Per the terms of the agreement (and Bank of America counsel Wachtell's fine negotiating skills), the LaSalle Bank contract contains a "calendar" 14 day "go shop" clause which continues until 11:59 PM New York time on May 6th, 2007. Under that clause an alternative bidder has 14 days to execute a definitive sales agreement on superior terms for cash and not subject to a financing condition. This is followed by a 5 business day right for Bank of America to match the new bidder's superior proposal. There is a $200 million termination fee to be paid by ABN Amro if Bank of America does not match.
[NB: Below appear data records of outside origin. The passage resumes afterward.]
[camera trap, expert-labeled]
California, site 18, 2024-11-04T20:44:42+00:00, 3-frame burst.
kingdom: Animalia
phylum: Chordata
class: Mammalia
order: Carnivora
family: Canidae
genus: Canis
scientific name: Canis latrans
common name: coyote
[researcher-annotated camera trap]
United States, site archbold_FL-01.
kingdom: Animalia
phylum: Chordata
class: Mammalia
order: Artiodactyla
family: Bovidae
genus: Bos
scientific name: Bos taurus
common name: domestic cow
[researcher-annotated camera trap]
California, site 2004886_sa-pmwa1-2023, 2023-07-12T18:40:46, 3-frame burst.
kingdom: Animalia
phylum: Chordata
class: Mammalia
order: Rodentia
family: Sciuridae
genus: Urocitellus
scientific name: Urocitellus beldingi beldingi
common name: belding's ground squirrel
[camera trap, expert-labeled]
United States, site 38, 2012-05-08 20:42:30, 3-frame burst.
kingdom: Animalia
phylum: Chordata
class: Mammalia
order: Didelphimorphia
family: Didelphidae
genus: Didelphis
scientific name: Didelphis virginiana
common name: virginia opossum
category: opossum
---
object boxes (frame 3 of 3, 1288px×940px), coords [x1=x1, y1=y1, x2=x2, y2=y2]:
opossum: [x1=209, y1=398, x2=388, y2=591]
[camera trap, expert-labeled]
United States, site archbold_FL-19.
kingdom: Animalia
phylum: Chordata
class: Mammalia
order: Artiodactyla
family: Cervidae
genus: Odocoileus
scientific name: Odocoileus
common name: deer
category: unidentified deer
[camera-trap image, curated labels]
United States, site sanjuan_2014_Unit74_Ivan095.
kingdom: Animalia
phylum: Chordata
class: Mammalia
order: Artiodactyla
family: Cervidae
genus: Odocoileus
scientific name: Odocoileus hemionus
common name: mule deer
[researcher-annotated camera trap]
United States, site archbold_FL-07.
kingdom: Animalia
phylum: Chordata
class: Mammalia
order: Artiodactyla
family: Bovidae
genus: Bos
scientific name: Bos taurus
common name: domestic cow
This short time fuse almost certainly forestalls other bids for LaSalle Bank. And, as I speculated it would do on Monday, through an almost certain sale of LaSalle Bank ABN Amro has implemented a big roadblock to the $103.75 billion cash and RBS shares bid for ABN Amro announced today by the RBS consortium (Fortis, RBS and Santander). This competing bid is conditioned on ABN Amro having taken such steps as may be required to ensure that LaSalle Bank remains within the ABN Amro group. This is all just wrong. Nonetheless, under Netherlands law no ABN Amro shareholder vote here is required for the LaSalle Bank sale because it consitutes less than 30% of ABN Amro's assets, and Netherlands law does not otherwise prohibit a "crown-jewel" lock-up of this nature. For those who are wondering, it is questionable whether Delaware in a similar situation would permit these machinations.